Een aangelegen punt is voor ons eveneens, dat in het rapport Toekomstige Vormgeving gepleit wordt voor vrijheid der gemeenteleden om zich aan te sluiten bij de kerkelijke gemeente van hun keuze. Een mens wordt in de Kerk geboren en kiest zich de Kerk niet. Wij weten wel, dat de classis in het voorontwerp dan het platform zou moeten worden voor de ontmoeting van die gemeenten maar wij vinden niet dat op deze wijze het toegeven aan het individualisme als uiting van de tijdgeest kan worden goedgemaakt. Het Gereformeerd Kerkrecht heeft altijd, denkende vanuit het Verbond, vastgehouden aan het principe van de geografische grenzen der gemeente. Er kan maar één gemeente op een en dezelfde plaats zijn. De Kerk zal toch niet louter uit deelgemeenten kunnen bestaan. Tenslotte willen wij opmerken, dat tot op vandaag de dag sprake is van een forceren van de eenheid in organisatie der twee kerken.
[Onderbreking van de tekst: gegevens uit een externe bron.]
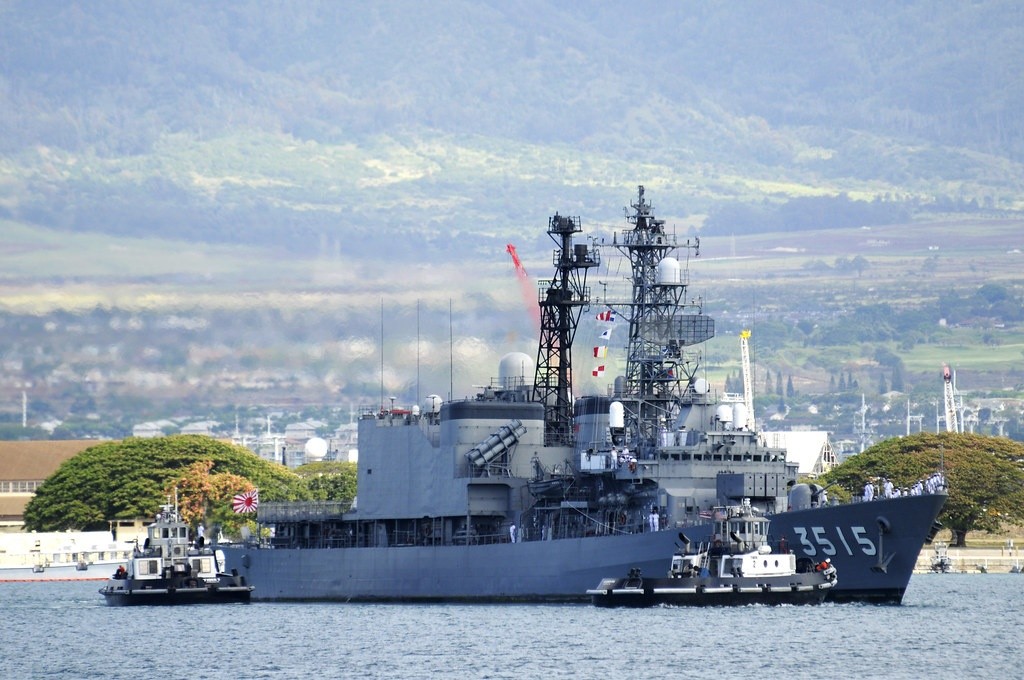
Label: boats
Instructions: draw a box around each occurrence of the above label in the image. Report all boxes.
[582,493,841,609]
[202,184,952,607]
[95,485,256,606]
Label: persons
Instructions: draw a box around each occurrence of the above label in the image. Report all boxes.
[648,510,660,532]
[509,522,516,543]
[197,522,205,537]
[863,472,944,502]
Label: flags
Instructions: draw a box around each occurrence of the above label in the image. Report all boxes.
[596,310,617,322]
[232,488,258,513]
[592,365,605,377]
[593,346,608,358]
[598,328,612,340]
Naar onze overtuiging vindt deze beweging nog altijd niet haar basis in het leven van het kerkvolk. Er gaan vanuit 'samen op weg' wel impulsen naar die basis, maar is er omgekeerd genoeg aandacht voor wat daar leeft? (De werkgroep 'Plaatselijk vlak' houdt zich voornamelijk bezig met z.g. gefedereerde en bijna gefedereerde gemeenten). Naar onze mening is hier een taak weggelegd voor de visitatie, de classes en de Provinciale kerkvergaderingen om gegevens te verzamelen over de feitelijke stand van zaken. Bij voortduren van het huidige geforceerde tempo zijn we beducht voor een tussenkerkrecht, dat op gespannen voet staat met de huidige ordinanties (b.v. als het gaat over verkiezingen, opzicht, beheer en toezicht) maar dat wel een eigen leven gaat leden. Wij menen met deze opmerkingen geen afbreuk te doen aan datgene wat door ons in de eerste alinea is geschreven. Wij beklemtonen wel, dat het federatieve model, waarbij beide kerken hun eigen kerkorde houden, voor een voortgaand groeiproces de beste kansen biedt. Bij de beraadslagingen over deze dingen bidden wij u veel wijsheid toe.

Namens het hoofdbestuur:

J. P. van Roon, voorzitter

C. Jongeboer, secretaris

Dit artikel werd u aangeboden door: de Gereformeerde Bond

Deze tekst is geautomatiseerd gemaakt en kan nog fouten bevatten. Digibron werkt voortdurend aan correctie. Klik voor het origineel door naar de pdf. Voor opmerkingen, vragen, informatie: contact.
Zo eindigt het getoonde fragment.